In our study, the age at onset of symptoms in patients diagnosed with RA was 39.1 ± 132 years, while 29.9 ± 11.4 years in AS patients. In a study, Tas et al. [29] founded these values as 41.3 years in RA and 29.3 years in AS diagnosed patients. In the study of Hazes, the most frequent range of age at onset of complaints was 50s years [7]. Similarly, in the study of Fallahi, the most frequent range of age at onset of complaints was 30s years in patients with AS [22]. The core key result of our study was that heavily smoking was associated with early onsets of AS and RA symptoms. This association was about 7 years for AS patients and about 5 years for RA patients. Thus, smoking triggered the occurence of both diseases. In our study, this result had correlation with the amount of cigarettes in total package per year. Although it was not designed to collect any research data related to inflammatory process and agents in our study method, the main reason of this smoking effect is the probability of triggered inflammatory factor. Publications suggesting that smoking addiction leads to occurrence of a chronical inflammatory process and this is associated with its severity in body have been increasing [2,3].

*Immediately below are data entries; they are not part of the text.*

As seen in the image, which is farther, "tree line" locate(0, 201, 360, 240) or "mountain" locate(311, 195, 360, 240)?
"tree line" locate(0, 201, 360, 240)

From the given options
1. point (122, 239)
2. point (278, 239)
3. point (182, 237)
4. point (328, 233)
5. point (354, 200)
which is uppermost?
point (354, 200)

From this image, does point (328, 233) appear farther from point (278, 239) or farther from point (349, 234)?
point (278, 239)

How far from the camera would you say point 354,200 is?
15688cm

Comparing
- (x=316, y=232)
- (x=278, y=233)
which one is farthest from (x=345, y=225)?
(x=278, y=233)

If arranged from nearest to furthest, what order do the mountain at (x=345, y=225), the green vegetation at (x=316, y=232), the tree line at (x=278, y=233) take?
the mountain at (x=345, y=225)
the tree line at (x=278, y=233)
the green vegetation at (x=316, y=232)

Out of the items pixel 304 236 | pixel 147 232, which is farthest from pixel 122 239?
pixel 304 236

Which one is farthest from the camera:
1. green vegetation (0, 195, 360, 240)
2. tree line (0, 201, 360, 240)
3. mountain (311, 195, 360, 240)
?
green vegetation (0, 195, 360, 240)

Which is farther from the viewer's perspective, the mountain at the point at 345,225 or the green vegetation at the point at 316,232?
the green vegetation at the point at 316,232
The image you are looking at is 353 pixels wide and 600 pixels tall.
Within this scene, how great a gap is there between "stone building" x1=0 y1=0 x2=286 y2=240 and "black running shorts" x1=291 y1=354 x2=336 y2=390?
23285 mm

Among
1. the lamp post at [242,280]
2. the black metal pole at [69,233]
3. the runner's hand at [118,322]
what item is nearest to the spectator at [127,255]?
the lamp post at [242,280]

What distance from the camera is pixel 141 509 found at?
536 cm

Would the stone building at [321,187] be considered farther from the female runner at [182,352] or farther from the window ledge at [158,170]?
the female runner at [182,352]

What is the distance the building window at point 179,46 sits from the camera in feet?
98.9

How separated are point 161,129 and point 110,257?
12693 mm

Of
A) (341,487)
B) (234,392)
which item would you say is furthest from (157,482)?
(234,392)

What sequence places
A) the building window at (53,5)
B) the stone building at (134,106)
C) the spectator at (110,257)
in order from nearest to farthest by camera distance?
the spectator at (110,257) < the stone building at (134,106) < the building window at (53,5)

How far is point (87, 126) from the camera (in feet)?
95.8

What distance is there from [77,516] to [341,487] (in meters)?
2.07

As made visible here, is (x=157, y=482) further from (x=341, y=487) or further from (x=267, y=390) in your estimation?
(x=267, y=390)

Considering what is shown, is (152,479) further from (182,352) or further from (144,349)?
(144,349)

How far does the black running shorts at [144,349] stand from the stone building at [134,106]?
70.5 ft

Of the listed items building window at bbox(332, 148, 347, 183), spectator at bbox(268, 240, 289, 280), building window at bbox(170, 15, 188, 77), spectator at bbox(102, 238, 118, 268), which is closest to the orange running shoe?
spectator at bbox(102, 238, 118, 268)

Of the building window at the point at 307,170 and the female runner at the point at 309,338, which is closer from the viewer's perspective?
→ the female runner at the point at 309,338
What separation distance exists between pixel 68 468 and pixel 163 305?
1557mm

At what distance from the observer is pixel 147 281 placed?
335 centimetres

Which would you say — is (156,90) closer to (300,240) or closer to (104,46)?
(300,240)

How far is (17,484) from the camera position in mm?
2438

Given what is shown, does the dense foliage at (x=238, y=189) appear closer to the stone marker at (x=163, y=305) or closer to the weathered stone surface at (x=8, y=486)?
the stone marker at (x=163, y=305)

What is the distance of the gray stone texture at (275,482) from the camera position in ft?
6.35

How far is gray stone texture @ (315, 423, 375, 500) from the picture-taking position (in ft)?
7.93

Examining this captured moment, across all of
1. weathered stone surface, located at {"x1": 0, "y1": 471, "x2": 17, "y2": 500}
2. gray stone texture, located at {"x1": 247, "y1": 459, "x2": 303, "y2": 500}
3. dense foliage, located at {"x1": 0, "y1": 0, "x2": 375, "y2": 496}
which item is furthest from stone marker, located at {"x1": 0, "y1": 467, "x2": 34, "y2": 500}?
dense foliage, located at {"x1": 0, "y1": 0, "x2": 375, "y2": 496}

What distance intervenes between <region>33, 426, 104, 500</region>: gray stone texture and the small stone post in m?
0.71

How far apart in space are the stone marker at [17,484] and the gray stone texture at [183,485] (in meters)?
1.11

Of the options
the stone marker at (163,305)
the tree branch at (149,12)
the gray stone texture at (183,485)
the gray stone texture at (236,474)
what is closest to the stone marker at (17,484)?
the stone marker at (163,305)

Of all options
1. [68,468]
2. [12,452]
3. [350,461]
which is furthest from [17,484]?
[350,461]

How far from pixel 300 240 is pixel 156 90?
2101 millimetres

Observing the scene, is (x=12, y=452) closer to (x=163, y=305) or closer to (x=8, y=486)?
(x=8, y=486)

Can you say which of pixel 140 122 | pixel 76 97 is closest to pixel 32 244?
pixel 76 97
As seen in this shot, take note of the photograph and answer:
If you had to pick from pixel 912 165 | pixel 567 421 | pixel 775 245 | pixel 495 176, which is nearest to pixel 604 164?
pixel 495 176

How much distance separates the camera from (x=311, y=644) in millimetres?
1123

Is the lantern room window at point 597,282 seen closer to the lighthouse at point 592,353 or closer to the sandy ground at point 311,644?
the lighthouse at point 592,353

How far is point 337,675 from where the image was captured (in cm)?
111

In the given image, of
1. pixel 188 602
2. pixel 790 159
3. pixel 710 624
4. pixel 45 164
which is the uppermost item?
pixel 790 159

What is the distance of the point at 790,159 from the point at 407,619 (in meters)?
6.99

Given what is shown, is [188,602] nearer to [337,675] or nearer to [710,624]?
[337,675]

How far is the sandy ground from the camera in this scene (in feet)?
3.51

However our study has some limitations. Our aim was to investigate the relation between the quality of life in RA and AS patients with smoking. The negative cumulative effect of smoking in our patients was determined by Fagerstrom Nicotine Dependency Score and package year. However these variables are highly dependent on the patient’s history. Nicotine is a very potent psychological and neurological stimulant and its disabling effcts are not fully understood yet. Patients might find physcological benefits (stress control etc.) to balance the disabling physical capacity. Also the smoker patients’ quality of life might be affected with a cumulative dose of and time of smoking. To exposure nicotine might have cut-off levels which cascades inflammatory process. The clinical severity of both diseases could be affected by this way. In our study we also didn’t investigated that non-smoker patients exposed to passive smoking. If this exposure is critical the quality of life of the non-smoker patients are also affected. Our results might be affected by the selected targeted power range of level of Type II error (80%). A bigger sample selection might have different results.

As a conclusion although our study have revealed that there is no statistical relationship between the life qualities of AS and RA patients, the symptoms in smokers was observed to onset earlier. Further research are required on the factors in which smoking affects the life quality in both diseases.